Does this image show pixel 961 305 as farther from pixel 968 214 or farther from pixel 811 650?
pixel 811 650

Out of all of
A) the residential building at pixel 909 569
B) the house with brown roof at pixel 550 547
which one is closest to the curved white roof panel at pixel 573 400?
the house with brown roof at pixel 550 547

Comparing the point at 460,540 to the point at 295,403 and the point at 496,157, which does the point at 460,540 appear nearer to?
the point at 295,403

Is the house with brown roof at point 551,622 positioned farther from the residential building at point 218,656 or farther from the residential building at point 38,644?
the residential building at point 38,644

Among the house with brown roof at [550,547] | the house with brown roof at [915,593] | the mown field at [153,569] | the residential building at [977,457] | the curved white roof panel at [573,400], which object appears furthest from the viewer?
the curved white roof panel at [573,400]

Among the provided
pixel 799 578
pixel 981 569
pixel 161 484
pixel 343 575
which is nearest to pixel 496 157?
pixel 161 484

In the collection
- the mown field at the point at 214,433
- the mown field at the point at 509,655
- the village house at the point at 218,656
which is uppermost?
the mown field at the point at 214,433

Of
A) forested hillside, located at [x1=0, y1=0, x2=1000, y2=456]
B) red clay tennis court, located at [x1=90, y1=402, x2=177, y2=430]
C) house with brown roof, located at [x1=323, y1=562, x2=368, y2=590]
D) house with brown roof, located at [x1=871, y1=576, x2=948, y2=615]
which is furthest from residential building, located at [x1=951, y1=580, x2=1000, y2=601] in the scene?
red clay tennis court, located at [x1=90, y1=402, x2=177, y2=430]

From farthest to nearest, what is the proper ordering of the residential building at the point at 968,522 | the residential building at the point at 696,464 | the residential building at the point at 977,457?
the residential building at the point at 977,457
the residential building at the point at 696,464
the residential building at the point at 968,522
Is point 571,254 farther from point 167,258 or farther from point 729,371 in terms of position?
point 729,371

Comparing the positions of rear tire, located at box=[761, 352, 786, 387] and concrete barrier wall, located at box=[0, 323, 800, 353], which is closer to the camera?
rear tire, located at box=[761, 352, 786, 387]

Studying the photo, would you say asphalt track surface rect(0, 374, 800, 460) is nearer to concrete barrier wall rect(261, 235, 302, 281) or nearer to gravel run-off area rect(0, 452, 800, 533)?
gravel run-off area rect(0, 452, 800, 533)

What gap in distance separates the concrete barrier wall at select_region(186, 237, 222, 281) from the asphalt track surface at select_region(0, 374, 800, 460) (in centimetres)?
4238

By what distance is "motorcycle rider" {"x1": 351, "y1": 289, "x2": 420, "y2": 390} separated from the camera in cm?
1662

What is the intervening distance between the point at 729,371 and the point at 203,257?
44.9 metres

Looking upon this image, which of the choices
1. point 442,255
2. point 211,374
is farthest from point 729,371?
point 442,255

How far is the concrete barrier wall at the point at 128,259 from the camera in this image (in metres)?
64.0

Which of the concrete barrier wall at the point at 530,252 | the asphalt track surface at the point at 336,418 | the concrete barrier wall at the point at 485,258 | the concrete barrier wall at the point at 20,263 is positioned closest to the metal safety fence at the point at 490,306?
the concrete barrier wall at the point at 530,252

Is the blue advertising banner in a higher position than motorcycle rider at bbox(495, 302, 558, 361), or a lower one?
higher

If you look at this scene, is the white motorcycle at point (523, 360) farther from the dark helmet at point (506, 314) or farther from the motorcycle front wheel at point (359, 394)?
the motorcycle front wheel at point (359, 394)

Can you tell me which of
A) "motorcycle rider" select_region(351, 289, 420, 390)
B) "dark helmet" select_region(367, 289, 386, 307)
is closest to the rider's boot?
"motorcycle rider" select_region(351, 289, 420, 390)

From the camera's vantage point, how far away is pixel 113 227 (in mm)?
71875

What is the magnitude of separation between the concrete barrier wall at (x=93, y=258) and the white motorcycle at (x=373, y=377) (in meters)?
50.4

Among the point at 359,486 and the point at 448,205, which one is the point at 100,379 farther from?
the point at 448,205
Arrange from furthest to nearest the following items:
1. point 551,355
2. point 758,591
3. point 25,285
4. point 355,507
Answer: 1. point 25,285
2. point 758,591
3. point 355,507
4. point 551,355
—————
• **PROBLEM STATEMENT**: Reproduce all of the data above word for word, keeping every line in its original order.

• **SOLUTION TO THE EXERCISE**:
Does this image show pixel 961 305 as farther from pixel 968 214 or farther from pixel 811 650?
pixel 811 650

Out of all of
A) the residential building at pixel 909 569
B) the house with brown roof at pixel 550 547
which one is closest to the curved white roof panel at pixel 573 400?
the house with brown roof at pixel 550 547

Comparing the point at 460,540 to the point at 295,403 and the point at 496,157, which does the point at 460,540 appear nearer to?
the point at 295,403

Is the house with brown roof at point 551,622 positioned farther from the residential building at point 218,656 or farther from the residential building at point 38,644?
the residential building at point 38,644

Among the house with brown roof at [550,547] | the house with brown roof at [915,593] | the mown field at [153,569] | the residential building at [977,457] | the curved white roof panel at [573,400], which object appears furthest from the viewer?
the curved white roof panel at [573,400]

Among the provided
pixel 799 578
pixel 981 569
pixel 161 484
pixel 343 575
which is nearest to pixel 496 157?
pixel 161 484

In the collection
- the mown field at the point at 214,433
- the mown field at the point at 509,655
- the village house at the point at 218,656
which is uppermost?
the mown field at the point at 214,433

Of
A) forested hillside, located at [x1=0, y1=0, x2=1000, y2=456]
B) red clay tennis court, located at [x1=90, y1=402, x2=177, y2=430]
C) house with brown roof, located at [x1=323, y1=562, x2=368, y2=590]
D) house with brown roof, located at [x1=871, y1=576, x2=948, y2=615]
which is furthest from residential building, located at [x1=951, y1=580, x2=1000, y2=601] in the scene?
red clay tennis court, located at [x1=90, y1=402, x2=177, y2=430]

From farthest to nearest, what is the proper ordering of the residential building at the point at 968,522 | the residential building at the point at 696,464 | the residential building at the point at 977,457?
the residential building at the point at 977,457
the residential building at the point at 696,464
the residential building at the point at 968,522
Is point 571,254 farther from point 167,258 or farther from point 729,371 in terms of position?
point 729,371

Comparing the positions of rear tire, located at box=[761, 352, 786, 387] and concrete barrier wall, located at box=[0, 323, 800, 353], which is closer to the camera?
rear tire, located at box=[761, 352, 786, 387]

Studying the photo, would you say asphalt track surface rect(0, 374, 800, 460) is nearer to concrete barrier wall rect(261, 235, 302, 281) or nearer to gravel run-off area rect(0, 452, 800, 533)?
gravel run-off area rect(0, 452, 800, 533)

What gap in distance separates the concrete barrier wall at select_region(186, 237, 222, 281) from the asphalt track surface at select_region(0, 374, 800, 460) (in centimetres)?
4238

By what distance is "motorcycle rider" {"x1": 351, "y1": 289, "x2": 420, "y2": 390} separated from the camera in cm?
1662

What is the intervening distance between the point at 729,371 and the point at 203,257?
44.9 metres

Looking upon this image, which of the choices
1. point 442,255
2. point 211,374
is farthest from point 729,371?
point 442,255

How far is the concrete barrier wall at the point at 128,259 from the camera in this image (in metres)?
64.0

Which of the concrete barrier wall at the point at 530,252 | the asphalt track surface at the point at 336,418 | the concrete barrier wall at the point at 485,258 | the concrete barrier wall at the point at 20,263 is positioned closest to the metal safety fence at the point at 490,306?
the concrete barrier wall at the point at 530,252

Is the blue advertising banner in a higher position than motorcycle rider at bbox(495, 302, 558, 361), or a lower one?
higher

If you look at this scene, is the white motorcycle at point (523, 360) farther from the dark helmet at point (506, 314) or farther from the motorcycle front wheel at point (359, 394)?
the motorcycle front wheel at point (359, 394)

Can you tell me which of
A) "motorcycle rider" select_region(351, 289, 420, 390)
B) "dark helmet" select_region(367, 289, 386, 307)
is closest to the rider's boot?
"motorcycle rider" select_region(351, 289, 420, 390)

From the camera's vantage point, how far away is pixel 113 227 (in mm)?
71875

What is the magnitude of separation between the concrete barrier wall at (x=93, y=258) and the white motorcycle at (x=373, y=377) (in meters)?
50.4

Among the point at 359,486 and the point at 448,205, which one is the point at 100,379 farther from?
the point at 448,205
Arrange from furthest to nearest the following items:
1. point 551,355
2. point 758,591
3. point 25,285
4. point 355,507
Answer: 1. point 25,285
2. point 758,591
3. point 355,507
4. point 551,355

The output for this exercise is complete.